Well-Read Black Girl, 280-Character Literary Tweets, and More

by
Staff
9.27.17

Every day Poets & Writers Magazine scans the headlines—from publishing reports to academic announcements to literary dispatches—for all the news that creative writers need to know. Here are today’s stories:

“It goes beyond reading books together—we’re talking about our lives. The organization exemplifies the need for black women to uplift, support, and nurture one another.” Glory Edim writes about starting Well-Read Black Girl, which began with a t-shirt her partner gave her and became a book club, a conference, and a movement. (Lenny Letter)

Following Twitter’s announcement that it will allow a small group of users to tweet 280 characters instead of 140—and the instant backlash of many against the decision—book critic Ron Charles comes up with examples of what can be tweeted in 280 characters, such as the entirety of Emily Dickinson’s poem “I’m Nobody!
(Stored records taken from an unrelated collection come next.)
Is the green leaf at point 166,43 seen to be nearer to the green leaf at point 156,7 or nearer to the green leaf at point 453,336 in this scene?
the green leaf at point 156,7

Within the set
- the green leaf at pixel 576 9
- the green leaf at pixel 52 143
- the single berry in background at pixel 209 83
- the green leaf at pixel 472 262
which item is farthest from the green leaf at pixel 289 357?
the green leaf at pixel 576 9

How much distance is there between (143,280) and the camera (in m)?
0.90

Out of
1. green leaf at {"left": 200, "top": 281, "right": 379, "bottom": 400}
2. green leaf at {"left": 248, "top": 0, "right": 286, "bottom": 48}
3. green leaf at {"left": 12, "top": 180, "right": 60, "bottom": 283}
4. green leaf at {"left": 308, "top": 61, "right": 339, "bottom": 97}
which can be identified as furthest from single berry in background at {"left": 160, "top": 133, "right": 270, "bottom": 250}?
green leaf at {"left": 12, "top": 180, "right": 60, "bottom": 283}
Who are you?” and the first full sentence of the Declaration of Independence. (TechCrunch, Washington Post)

Writer Kelly Morse offers advice about submitting to lit mags, and what happened after she started submitting to thirty journals at once instead of a carefully chosen few. (Room Magazine)

Danuta Kean muses on why U.S. and U.K. book covers are so different, and speculates that the quality of U.S. book design is finally catching up with that of the United Kingdom. (Guardian)

“Criticism can be a way of adding to a bank of knowledge, a bank of understanding, a way of refreshing and renewing and protecting language.” At the New York Times, Parul Sehgal talks about her approach to reviewing books; Sehgal recently joined the publication’s team of daily book critics after working as the senior editor for the New York Times Book Review.

Sehgal shares more about her path to becoming a critic in an interview with Michael Taeckens for the May/June issue of Poets & Writers Magazine.

“I was everywhere and nowhere in it.” Aleksandar Hemon relates the experience of writing for television; Hemon and David Mitchell helped write the Netflix series Sense8. (New Yorker)

The Church of Jesus Christ of Latter-day Saints has purchased the printer’s manuscript of the Book of Mormon for $35 million, which is believed to be the new record for the most expensive manuscript ever sold. (Guardian)

In the latest installment of the Atlantic’s By Heart series, novelist Celeste Ng shares how Goodnight, Moon inspires her work. “It gives you enough guidance to feel secure so that you’re not totally adrift. And yet, it also leaves enough space for you to make connections, to start to fill things in for yourself.”